There was no sign of anyone, but I could sense them out there watching me, waiting. The fury swelled inside me until I didn’t even feel like myself anymore. I slammed the bat into the iron railing.

“Does it make you feel better?” I screamed. “Does it? Does it?”

A city truck lumbered along the road that intersected ours, spitting gravel onto the snow. When it turned left, the slow, white beam of its headlights cut an angle into the darkness, and briefly illuminated a figure standing on our lawn, not twenty feet away. I stepped back from the railing in surprise. He was just outside the arc of the porch light. I could make out enough of his shadow to see that he was tall, and his hands were shoved inside the pockets of his winter coat.

“Come and get me, if that’s what you want!” I yelled, wielding the bat like a maniac. “What are you waiting for, you bastard? Come on!”

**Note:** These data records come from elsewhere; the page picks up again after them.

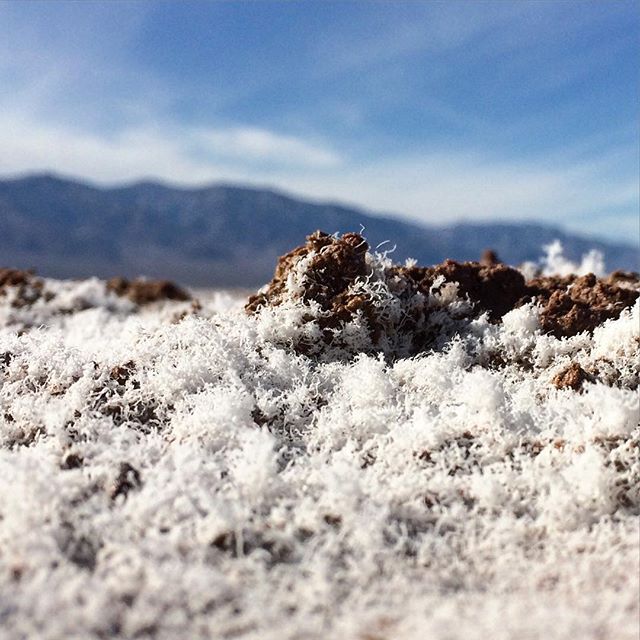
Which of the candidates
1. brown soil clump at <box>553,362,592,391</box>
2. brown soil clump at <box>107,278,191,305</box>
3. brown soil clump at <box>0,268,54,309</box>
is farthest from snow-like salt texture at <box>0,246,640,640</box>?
brown soil clump at <box>107,278,191,305</box>

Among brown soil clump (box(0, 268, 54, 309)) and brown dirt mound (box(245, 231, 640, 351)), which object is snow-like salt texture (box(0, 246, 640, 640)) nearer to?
brown dirt mound (box(245, 231, 640, 351))

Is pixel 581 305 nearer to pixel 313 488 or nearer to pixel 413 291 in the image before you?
pixel 413 291

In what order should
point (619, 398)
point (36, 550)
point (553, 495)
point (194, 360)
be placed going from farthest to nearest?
point (194, 360), point (619, 398), point (553, 495), point (36, 550)

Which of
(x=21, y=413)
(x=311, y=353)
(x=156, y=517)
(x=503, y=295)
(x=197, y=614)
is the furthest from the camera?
(x=503, y=295)

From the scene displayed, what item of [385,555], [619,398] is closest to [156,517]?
[385,555]

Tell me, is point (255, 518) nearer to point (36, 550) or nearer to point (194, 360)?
point (36, 550)

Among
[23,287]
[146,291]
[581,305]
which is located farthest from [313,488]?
[146,291]
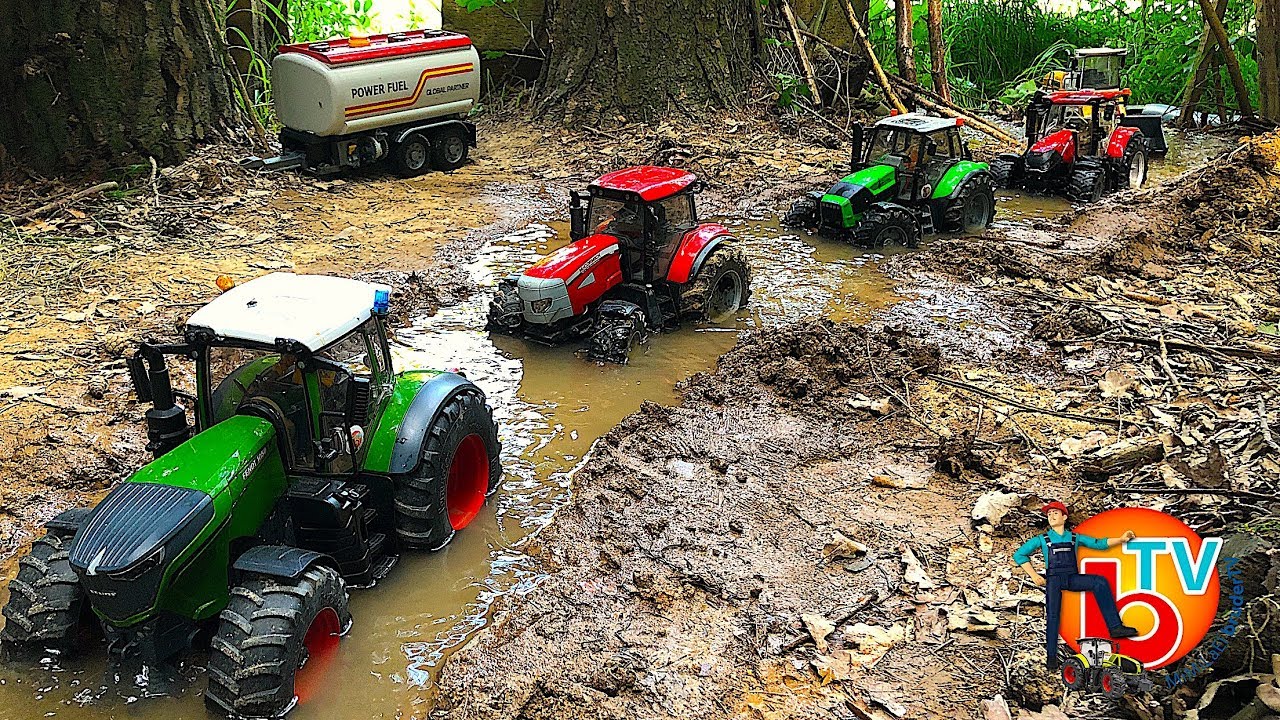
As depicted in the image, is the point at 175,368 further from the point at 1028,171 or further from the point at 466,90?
the point at 1028,171

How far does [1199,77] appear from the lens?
53.3 feet

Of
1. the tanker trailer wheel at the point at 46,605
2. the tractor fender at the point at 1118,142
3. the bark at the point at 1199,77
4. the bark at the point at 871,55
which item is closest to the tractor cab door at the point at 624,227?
the tanker trailer wheel at the point at 46,605

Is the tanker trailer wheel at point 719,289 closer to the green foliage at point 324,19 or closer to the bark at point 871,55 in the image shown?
the bark at point 871,55

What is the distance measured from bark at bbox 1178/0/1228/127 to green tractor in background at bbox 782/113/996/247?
720 centimetres

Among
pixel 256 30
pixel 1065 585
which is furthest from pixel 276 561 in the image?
pixel 256 30

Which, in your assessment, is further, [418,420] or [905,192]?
[905,192]

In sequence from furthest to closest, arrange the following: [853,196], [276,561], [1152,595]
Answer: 1. [853,196]
2. [276,561]
3. [1152,595]

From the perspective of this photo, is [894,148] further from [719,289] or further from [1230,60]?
[1230,60]

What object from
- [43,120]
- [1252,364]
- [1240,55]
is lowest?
[1252,364]

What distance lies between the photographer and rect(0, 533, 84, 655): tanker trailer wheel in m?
4.48

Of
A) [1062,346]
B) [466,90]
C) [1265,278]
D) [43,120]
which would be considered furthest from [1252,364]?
[43,120]

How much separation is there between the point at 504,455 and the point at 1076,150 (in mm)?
9403

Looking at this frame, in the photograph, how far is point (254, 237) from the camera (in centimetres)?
1060

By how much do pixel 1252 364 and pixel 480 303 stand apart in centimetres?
636
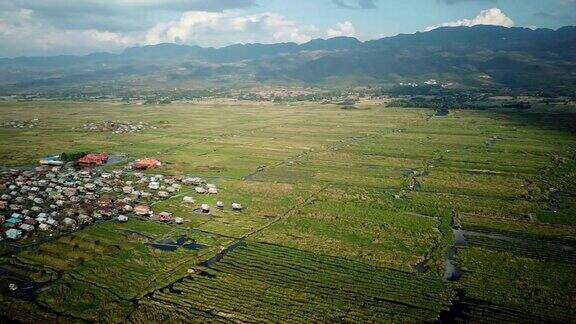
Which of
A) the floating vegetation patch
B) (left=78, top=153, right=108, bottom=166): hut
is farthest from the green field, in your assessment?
(left=78, top=153, right=108, bottom=166): hut

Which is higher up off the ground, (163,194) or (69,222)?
(69,222)

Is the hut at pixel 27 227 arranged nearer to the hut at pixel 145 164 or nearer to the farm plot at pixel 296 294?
the farm plot at pixel 296 294

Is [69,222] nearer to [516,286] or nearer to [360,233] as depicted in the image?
[360,233]

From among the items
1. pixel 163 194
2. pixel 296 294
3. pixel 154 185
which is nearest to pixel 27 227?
pixel 163 194

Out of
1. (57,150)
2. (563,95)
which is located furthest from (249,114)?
(563,95)

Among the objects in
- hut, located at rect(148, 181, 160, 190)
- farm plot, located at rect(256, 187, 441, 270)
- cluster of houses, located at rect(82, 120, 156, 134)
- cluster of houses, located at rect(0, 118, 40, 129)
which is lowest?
cluster of houses, located at rect(0, 118, 40, 129)

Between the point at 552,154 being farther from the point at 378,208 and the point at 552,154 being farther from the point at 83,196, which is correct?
the point at 83,196

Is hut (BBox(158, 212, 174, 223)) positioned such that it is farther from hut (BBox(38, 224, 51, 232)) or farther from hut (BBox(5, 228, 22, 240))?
hut (BBox(5, 228, 22, 240))
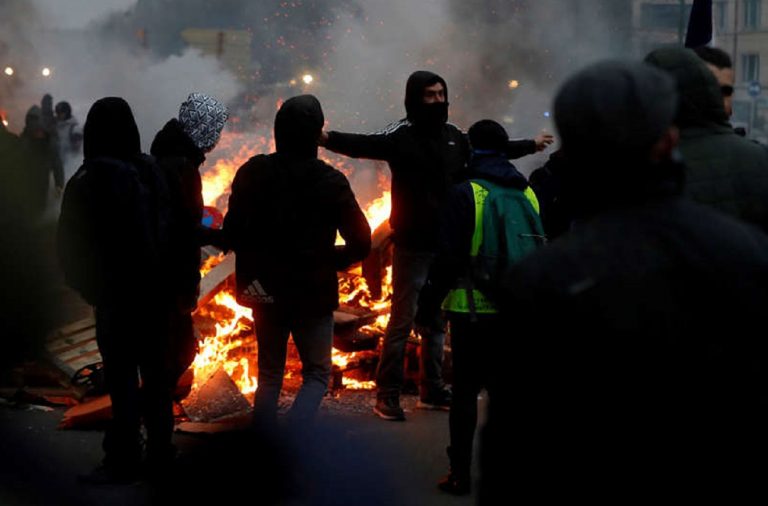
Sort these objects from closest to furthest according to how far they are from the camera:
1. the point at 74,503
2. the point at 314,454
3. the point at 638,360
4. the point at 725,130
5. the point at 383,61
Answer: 1. the point at 638,360
2. the point at 725,130
3. the point at 74,503
4. the point at 314,454
5. the point at 383,61

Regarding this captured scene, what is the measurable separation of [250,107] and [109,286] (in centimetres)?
2064

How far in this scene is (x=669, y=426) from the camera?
80.4 inches

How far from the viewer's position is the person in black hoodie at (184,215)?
17.3ft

The shadow just stood there looking at me. “Paulette,” he said, the voice husky but young. It was soft and very sad. And I recognized it immediately.

He stepped into the light. Thick waves of dark hair blew about in the wind, perfect skin rosy from the cold. It was Jack Welsh, the boy my mother had killed. His eyes were shining up at me, and he was almost unbearably beautiful. I heard myself gasp, and then my legs just collapsed and I sat down hard on the cold cement.

The boy kept his distance, but he pulled his hands from his pockets and took an instinctive step forward, as if he wanted to rush over and help me up. We looked at each other for a long time, and for some reason, he seemed to be in as much awe as I was. But then the timer on the porch light switched off and everything went dark. I pulled myself up and waved my arms around to trip the light again.

But when it finally did, he was gone.